Le risque de banalisation est ici d’origine agricole. La
relative faiblesse des contraintes pédoclimatiques couplée
aux évolutions lourdes du contexte économique agricole
entraînent ici comme ailleurs une « simplification » des
paysages du Ternois : bois et bosquets toujours moins
présents sur les plateaux, mais développement des
plantations dans les vallées ; prairies en recul dans les
vallées comme autour des villages. L’attention collective
est toujours moins marquée pour l’évolution des paysages
de plateaux, assez souvent mal-aimés. Pourtant, la qualité
de vie dans les villages nombreux du plateau du Ternois
dépend en grande partie de ces auréoles bocagères qui
les préservent des grands vents et les abritent des vastes
étendues cultivées. Quant aux vallées, les évolutions
possibles semblent plus préoccupantes, car ici le paysage
est vecteur historique et support économique, à travers le
développement des activités touristiques.
La création des champs d’éoliennes pose une tout autre
question. Le Ternois n’est pas un paysage extrême ; tout y
est mesure et délicatesse. L’échelle du relief, des éléments
végétaux et des constructions humaines est modeste, de
cette modestie qui fait la grandeur du monde rural. Dès
lors, les verticalités des éoliennes risquent « d’écraser »
les paysages situés « en dessous ». Cette probabilité peut
susciter deux types de réactions. L’une est positive : ce
paysage gagnera une image forte qui lui fait un peu défaut ;
l’autre, plus négative, craint que les paysages agricoles
du Ternois ne parviennent plus à faire entendre leur voix
singulière.
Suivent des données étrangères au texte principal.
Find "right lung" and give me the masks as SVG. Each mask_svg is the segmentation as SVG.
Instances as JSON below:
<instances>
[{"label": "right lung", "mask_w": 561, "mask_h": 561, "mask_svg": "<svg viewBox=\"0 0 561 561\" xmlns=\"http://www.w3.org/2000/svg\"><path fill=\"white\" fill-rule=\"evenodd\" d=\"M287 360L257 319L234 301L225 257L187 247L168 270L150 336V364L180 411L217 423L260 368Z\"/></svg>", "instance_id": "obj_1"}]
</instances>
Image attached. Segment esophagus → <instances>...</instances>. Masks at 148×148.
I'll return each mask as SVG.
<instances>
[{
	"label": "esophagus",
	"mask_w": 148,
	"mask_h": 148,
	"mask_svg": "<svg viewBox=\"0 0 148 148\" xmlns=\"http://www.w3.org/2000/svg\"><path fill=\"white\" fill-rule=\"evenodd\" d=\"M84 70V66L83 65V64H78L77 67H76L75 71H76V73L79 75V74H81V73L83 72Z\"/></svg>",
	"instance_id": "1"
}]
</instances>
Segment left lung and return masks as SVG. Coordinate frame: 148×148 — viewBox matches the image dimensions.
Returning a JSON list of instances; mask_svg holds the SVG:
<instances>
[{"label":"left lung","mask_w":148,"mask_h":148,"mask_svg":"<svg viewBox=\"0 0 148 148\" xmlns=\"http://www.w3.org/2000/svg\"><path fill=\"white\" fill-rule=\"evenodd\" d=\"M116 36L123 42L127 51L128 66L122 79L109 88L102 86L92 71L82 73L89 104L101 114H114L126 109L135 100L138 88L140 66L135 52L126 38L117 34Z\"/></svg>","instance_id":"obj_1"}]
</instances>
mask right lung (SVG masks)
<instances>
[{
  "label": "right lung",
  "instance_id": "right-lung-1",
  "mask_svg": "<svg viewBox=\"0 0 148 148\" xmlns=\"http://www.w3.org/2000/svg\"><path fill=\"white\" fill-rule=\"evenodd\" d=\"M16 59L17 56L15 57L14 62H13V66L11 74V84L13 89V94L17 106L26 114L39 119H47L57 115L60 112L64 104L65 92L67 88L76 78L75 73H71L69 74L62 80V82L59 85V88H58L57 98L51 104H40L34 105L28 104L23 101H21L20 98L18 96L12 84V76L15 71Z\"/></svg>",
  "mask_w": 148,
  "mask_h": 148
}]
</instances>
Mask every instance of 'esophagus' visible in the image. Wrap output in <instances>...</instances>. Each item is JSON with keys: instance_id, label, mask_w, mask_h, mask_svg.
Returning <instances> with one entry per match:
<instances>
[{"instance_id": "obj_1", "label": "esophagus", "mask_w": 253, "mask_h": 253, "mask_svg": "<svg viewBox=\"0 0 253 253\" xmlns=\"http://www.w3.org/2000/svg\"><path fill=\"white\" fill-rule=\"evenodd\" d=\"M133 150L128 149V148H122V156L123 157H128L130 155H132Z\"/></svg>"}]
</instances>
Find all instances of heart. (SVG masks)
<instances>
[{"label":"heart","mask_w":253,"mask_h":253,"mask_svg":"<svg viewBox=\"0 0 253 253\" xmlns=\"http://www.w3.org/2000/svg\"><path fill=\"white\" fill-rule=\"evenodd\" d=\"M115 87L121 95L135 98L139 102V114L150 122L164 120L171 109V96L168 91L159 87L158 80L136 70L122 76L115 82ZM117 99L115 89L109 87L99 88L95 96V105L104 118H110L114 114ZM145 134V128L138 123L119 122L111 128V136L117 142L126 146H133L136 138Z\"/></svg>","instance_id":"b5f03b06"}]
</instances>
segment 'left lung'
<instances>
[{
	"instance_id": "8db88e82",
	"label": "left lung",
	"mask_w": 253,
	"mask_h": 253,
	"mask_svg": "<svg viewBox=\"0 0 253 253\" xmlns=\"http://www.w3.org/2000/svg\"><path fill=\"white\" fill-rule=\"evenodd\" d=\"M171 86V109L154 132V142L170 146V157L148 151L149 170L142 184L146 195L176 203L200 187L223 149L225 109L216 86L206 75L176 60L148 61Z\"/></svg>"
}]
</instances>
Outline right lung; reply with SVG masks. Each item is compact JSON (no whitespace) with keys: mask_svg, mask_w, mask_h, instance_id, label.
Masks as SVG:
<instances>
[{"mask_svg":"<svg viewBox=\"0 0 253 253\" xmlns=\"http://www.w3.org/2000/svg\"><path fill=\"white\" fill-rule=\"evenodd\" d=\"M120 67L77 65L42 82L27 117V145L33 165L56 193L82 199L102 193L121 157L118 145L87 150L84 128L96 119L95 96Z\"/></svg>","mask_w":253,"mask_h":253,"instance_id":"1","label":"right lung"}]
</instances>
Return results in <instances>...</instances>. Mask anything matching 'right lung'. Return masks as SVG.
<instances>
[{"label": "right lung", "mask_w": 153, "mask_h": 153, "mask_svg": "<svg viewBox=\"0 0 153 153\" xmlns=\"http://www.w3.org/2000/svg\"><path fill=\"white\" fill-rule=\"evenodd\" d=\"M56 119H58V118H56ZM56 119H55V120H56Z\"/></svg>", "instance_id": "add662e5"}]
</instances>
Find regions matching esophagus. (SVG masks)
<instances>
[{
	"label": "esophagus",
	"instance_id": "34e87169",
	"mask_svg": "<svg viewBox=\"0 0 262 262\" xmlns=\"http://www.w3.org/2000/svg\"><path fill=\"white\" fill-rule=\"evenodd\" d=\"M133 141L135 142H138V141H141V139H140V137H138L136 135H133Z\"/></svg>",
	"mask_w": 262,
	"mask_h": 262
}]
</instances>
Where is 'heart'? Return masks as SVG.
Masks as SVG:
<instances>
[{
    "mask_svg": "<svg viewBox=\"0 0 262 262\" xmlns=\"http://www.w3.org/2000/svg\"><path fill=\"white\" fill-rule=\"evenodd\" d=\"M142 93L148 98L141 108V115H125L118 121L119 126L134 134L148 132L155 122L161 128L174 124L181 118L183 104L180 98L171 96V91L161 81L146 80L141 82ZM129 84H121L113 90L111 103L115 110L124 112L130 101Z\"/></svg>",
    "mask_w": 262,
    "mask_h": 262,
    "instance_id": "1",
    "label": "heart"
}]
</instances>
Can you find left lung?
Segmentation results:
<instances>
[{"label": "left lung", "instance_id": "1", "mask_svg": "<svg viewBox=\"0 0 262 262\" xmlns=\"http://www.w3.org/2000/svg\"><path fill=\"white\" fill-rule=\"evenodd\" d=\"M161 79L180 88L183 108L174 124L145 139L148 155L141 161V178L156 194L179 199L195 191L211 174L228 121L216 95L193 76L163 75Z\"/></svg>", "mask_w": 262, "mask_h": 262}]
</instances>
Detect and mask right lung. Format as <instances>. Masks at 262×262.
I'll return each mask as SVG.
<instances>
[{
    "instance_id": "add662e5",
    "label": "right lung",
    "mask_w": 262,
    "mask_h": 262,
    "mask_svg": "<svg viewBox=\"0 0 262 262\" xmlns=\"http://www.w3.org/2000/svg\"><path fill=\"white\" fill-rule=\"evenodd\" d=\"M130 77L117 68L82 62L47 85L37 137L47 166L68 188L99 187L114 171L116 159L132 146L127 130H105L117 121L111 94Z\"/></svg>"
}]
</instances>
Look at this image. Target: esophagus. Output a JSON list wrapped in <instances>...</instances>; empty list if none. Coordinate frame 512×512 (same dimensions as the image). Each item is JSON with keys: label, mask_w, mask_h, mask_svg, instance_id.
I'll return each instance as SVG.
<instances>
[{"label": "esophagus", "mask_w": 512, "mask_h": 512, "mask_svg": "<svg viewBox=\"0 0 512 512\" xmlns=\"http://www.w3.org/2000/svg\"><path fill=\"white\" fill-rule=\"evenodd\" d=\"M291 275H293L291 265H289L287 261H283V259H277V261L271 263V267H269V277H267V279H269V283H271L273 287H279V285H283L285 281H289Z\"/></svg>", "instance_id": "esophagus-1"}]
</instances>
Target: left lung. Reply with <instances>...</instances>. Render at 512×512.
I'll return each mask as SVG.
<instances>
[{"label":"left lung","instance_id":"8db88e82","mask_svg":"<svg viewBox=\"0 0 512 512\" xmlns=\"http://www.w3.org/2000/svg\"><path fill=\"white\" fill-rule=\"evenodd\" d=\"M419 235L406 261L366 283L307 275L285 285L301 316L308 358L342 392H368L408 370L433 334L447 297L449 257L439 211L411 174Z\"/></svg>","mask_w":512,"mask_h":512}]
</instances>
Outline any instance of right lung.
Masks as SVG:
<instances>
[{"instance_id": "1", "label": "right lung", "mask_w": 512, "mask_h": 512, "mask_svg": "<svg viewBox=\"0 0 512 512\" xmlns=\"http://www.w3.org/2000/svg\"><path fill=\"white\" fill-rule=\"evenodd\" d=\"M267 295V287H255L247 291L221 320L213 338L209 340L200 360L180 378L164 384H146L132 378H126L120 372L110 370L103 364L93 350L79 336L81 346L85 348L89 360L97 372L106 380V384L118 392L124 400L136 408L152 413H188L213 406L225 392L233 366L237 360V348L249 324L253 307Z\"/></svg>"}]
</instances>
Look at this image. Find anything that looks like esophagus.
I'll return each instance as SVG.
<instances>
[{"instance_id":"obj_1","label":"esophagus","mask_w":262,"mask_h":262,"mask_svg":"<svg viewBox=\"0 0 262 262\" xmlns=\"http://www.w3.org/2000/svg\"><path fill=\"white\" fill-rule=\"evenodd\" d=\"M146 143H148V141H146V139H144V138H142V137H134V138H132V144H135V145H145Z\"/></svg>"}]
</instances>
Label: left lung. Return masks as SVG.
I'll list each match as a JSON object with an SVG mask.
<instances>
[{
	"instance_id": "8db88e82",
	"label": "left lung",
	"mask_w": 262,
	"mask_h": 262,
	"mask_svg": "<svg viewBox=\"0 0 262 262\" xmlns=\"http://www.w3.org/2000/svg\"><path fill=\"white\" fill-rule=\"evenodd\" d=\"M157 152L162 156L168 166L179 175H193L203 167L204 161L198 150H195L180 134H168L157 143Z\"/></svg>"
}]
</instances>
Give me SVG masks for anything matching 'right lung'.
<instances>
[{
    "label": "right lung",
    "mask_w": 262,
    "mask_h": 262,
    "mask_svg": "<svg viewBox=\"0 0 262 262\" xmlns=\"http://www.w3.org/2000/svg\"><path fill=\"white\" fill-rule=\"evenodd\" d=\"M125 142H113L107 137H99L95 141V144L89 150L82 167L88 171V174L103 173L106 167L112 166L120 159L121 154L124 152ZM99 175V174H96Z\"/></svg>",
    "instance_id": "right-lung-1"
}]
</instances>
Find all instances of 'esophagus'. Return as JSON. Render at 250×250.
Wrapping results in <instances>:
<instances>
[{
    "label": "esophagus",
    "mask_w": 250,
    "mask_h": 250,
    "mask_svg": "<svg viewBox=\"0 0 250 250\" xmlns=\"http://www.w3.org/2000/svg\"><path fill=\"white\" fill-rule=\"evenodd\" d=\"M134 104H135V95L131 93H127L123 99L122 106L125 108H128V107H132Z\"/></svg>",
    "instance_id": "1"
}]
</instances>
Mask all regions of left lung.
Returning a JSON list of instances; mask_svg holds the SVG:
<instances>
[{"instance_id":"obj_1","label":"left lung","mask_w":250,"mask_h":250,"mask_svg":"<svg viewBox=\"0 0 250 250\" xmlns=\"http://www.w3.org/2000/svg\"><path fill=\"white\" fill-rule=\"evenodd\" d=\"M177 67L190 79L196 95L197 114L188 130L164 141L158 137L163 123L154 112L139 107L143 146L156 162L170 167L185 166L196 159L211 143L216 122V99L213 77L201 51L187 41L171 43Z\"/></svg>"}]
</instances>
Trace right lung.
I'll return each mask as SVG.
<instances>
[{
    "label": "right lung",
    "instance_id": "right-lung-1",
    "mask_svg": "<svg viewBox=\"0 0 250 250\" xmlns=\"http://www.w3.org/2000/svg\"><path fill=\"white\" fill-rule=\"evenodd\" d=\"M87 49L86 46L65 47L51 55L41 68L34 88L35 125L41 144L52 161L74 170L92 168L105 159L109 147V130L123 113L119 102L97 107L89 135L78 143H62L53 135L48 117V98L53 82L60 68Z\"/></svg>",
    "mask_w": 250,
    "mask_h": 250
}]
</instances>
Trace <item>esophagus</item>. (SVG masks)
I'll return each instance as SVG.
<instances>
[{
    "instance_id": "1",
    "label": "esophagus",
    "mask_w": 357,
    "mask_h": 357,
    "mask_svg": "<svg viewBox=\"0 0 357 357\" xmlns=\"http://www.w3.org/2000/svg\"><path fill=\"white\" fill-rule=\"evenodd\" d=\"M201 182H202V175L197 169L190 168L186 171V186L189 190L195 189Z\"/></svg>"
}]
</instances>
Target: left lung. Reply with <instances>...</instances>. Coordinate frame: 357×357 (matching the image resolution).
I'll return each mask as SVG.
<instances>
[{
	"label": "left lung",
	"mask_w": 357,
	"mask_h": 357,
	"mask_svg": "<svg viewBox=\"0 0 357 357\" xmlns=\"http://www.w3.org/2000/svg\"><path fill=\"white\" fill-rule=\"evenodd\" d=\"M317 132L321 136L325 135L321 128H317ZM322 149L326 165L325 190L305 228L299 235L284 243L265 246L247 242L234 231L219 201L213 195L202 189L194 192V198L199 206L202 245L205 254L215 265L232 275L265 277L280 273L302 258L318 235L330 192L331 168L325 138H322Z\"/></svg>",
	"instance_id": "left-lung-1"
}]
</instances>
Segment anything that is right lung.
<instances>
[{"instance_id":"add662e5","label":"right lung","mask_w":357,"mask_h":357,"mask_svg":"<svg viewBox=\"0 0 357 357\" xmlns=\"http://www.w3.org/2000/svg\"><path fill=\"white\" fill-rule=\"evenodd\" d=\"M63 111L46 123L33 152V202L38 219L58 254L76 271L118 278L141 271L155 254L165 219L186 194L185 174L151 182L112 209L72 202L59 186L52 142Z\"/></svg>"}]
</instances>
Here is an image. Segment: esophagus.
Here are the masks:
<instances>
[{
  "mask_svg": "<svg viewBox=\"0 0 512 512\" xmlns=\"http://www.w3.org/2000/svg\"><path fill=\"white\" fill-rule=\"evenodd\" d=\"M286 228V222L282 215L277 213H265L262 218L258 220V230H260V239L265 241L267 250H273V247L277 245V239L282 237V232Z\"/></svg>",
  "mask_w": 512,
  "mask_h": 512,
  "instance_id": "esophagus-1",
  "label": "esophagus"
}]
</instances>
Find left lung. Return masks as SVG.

Pour ce pays terrien, le développement d’un
avenir aérien paraît relever du paradoxe, mais permettra
peut-être de retisser des liens de solidarité entre ce secteur
très rural de la région et les zones urbaines. Dans une
volonté d’écoute attentive de toutes les opinions, il semble
que l’axe Frévent/Saint-Pol (RD 916, voie ferrée…) et
l’Est du Ternois puissent se risquer au gigantisme éolien
; tandis que l’Ouest, la confluence des deux vallées et les
sites prestigieux qu’elles abritent perdraient plus qu’ils ne
gagneraient à la présence des grandes pales grises.